Clinical Significance

Functional Impairments due to Injury

Injury or dysfunction of the supraspinatus muscle can result in significant loss of shoulder function. Weakness in abduction, impaired joint stability, and chronic pain are the most common manifestations. These impairments compromise everyday tasks such as lifting, reaching, and carrying objects, and can severely limit athletic or occupational performance. Untreated or recurrent tears may lead to muscle atrophy, fibrosis, and irreversible degeneration.

Complications and Prognosis

Chronic supraspinatus pathology may lead to several complications, including adhesive capsulitis, shoulder instability, and secondary osteoarthritis. Delayed treatment increases the risk of tendon retraction, fatty infiltration, and poor surgical outcomes. Prognosis is generally favorable with early diagnosis and proper management. However, the recovery period can be prolonged in older patients or in those with extensive rotator cuff involvement.
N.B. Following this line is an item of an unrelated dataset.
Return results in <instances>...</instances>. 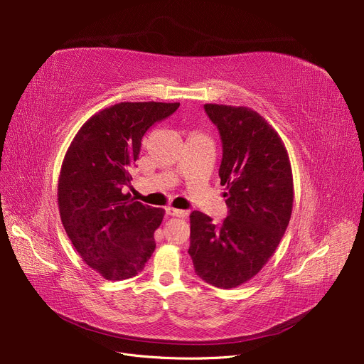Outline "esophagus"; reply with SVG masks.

Preventive and Strengthening Strategies

Prevention of supraspinatus injury focuses on maintaining flexibility, muscle balance, and joint stability. Regular strengthening of the rotator cuff and scapular stabilizers, combined with posture correction and ergonomic awareness, reduces the risk of overuse injuries. Warm-up and stretching exercises before physical activity enhance tendon elasticity and reduce strain. Athletes and manual laborers benefit from structured conditioning programs emphasizing controlled shoulder movements and gradual load progression.